Though we’re a couple of days into the 44th edition, we haven’t yet seen all that many reviews coming out of Rotterdam. Not a good sign. When IFFR 2015 opened on Wednesday, the Hollywood Reporter ran a piece in which Scott Roxborough suggests that the festival is slipping. The first reason he offers—that “Rotterdam’s brand of avantgarde movies is out of fashion these days”—is, to put bluntly, ridiculous. If that were so, Locarno would not be on the rise (and most certainly it is).
Nonetheless, Roxborough does have Ab Zagt, film editor at Dutch newspaper Algemeen Dagblad, telling him, “The festival has lost a lot of its urgency, a lot of professionals are telling me there’s no reason to come to Rotterdam anymore.” According to Roxborough, “Zagt is among the many Rotterdam critics who put much of the blame for the festival’s supposed decline on the shoulders of IFFR director Rutger Wolfson, who will be stepping down after this year’s festival.” Wolfson counters: “Far from being out of touch with the industry, I think we have been very responsive, and innovative, to the challenges the industry faces.”
And Wolfson elaborates in Wendy Mitchell‘s interview with him for Screen, arguing that the festival has met those challenges with new initiatives such as IFFR Live!, a series of five premieres to be screened simultaneously in cinemas across Europe and on VOD, and Tiger Release, a partnership with Infostrada that’ll nudge festival films onto a variety of VOD platforms.
Neither piece mentions shifts in the festival calendar—probably not a decisive factor, but a factor nonetheless. Years ago, surfers along the festival circuit could “do” Sundance, then fly to Europe and catch a good week of Rotterdam before taking on Berlin. But Sundance has shifted its dates into IFFR territory; this year, the two festivals are running all but simultaneously.
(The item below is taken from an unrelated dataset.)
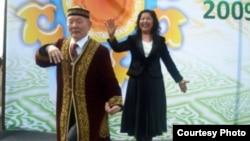 Арыстан Шадетулы танцует танец «Кара жорга». Фото из семейного альбома.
WHITE COAL: Georg Tiller’s poetic 68min #IFFR carbon-based doc tritely juxtaposes Europe (b/w, film, mopey) & Asia (colour, digital, abuzz).
— Neil Young (@JigsawLounge) January 23, 2015
This much we do know: For those of us who can’t be there, the lineups of the various IFFR programs present plenty to look forward to hearing about and, at Twitch, Ard Vijn introduces a gallery of no less than “25 Recommendations and Anticipations.” We may be off to a slow start, but here come the first reviews.
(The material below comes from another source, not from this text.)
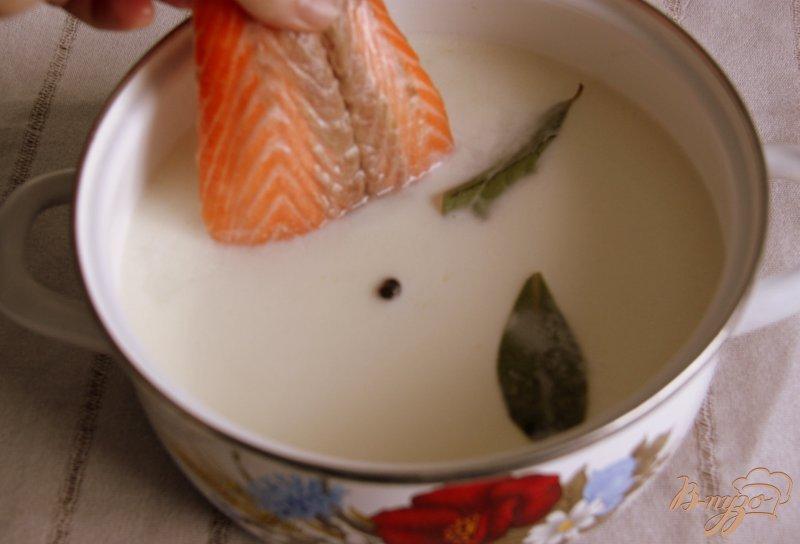 Фото приготовление рецепта: Сливочный суп с рыбой шаг №1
For Cineuropa, Vitor Pinto reviews the first film to compete for the Hivos Tiger Awards and “the only Dutch film in competition this year.” Gustaaf Peek’s Gluckauf “is set in Limburg, a region in the South of the Netherlands that became economically unstable when the mines closed (for decades the mines represented the region’s principal source of resources). The protagonist, Lei (Bart Slegers), is one of these former miners who for years have been living off hunting and petty crime.” Pinto is reminded “of the Dardenne brothers’ cinema, although the photography by Mark van Aller and music by Jorrit Kleijnen and Alexander Reumers wrap Gluckauf up in a less oppressive environment than, for example, The Son [2002].”
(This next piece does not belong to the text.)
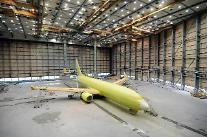 대한항공, 아시아나 임차 항공기 도색…국내 유일 페인트 격납고 갖춰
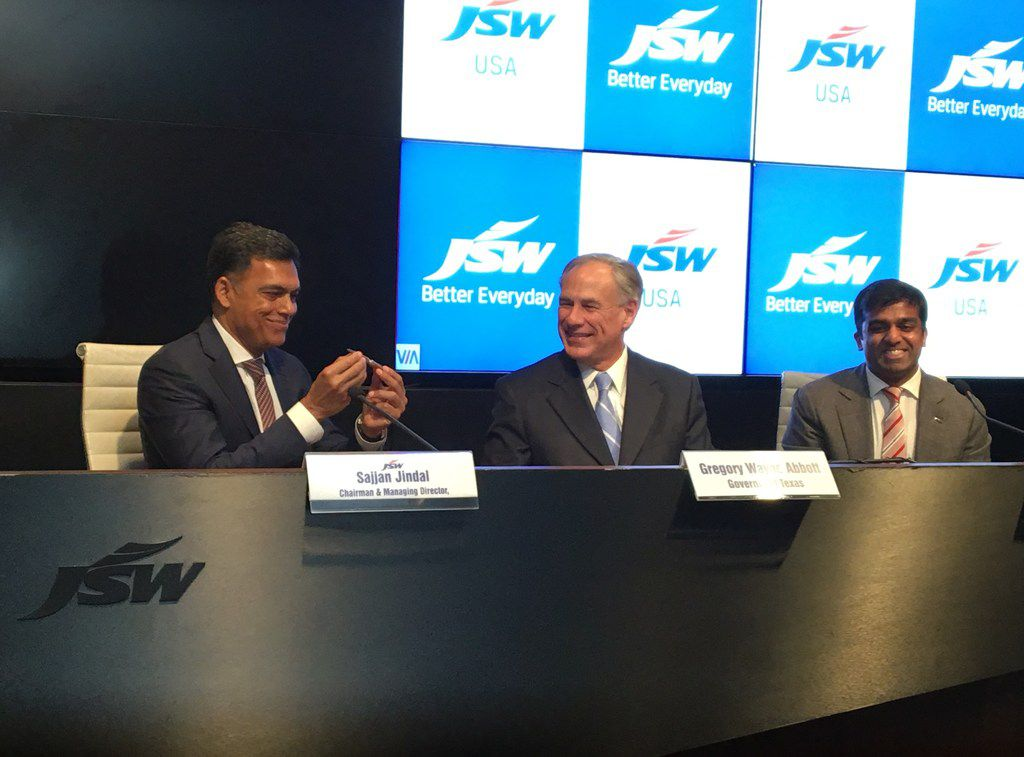 At a news conference in Mumbai, India, Gov. Greg Abbott celebrated the announcement that an Indian firm would invest $500 million in a plant in Baytown.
“Given his penchant for fictional features of epic onscreen time spans and runtimes, Lav Diaz’s latest film—a 2½-hour documentary about the aftermath of the deadly Typhoon Haiyan which swept across the Philippines in November 2013—seems like a departure of sorts,” suggests Clarence Tsui in the Hollywood Reporter. “But Storm Children, Book One shares more than a few similarities in aesthetics and underlying theme with the Philippine auteur’s previous film, the Locarno winner From What Is Before. A visually riveting, heart-rending account of young boys and girls struggling to survive in calamitous landscapes, Diaz’s film is offering yet another story of beginnings—in this case, a generation forcibly stripped of their innocence, fast-tracked into adulthood and ingrained with an ennui which could easily morph into cynicism later on in life.”
Update: The Festivalists have posted the booklet (PDF) for the revived Critic’s Choice program.
Updates, 1/24: First off today, the festival’s making the English versions of its publication, the Daily Tiger, freely available.
Photogénie has begun its coverage with a first dispatch from Ruben Demasure: “João Bénard da Costa – Others Will Love the Things I Loved is a homage to the eponymous Portuguese cinephile. Bénard, who passed away in 2009, was a major advocate of film culture in his country, but remains largely unknown outside the Portuguese-speaking community. He was the assistant director and subsequent director of the Cinemateca Portuguesa from 1980 until his death. He was a critic for the newspapers Público and O Independente and author of Os Filmes da Minha Vida (1990), books on the musical genre, Portuguese film history, next to monographic studies on Hitchcock, Buñuel, Lang, Ford, von Sternberg, Ray and Hawks. Bénard acted in films by Raúl Ruiz and mainly Manoel de Oliveira—that other Portuguese film legend of which an essayistic portrait, Les Gants Blancs, premieres in the same Signals Regained section.”
Screen has begun interviewing directors with films in competition: Martin Radich (Norfolk), Juan Daniel F. Molero (Videophilia (And Other Viral Syndromes)), Jeppe Ronde (Bridgend), Lisa Takeba (Haruko’s Paranormal Laboratory), Kyros Papavassiliou (Impressions of a Drowned Man) and Remy van Heugten (Gluckauf).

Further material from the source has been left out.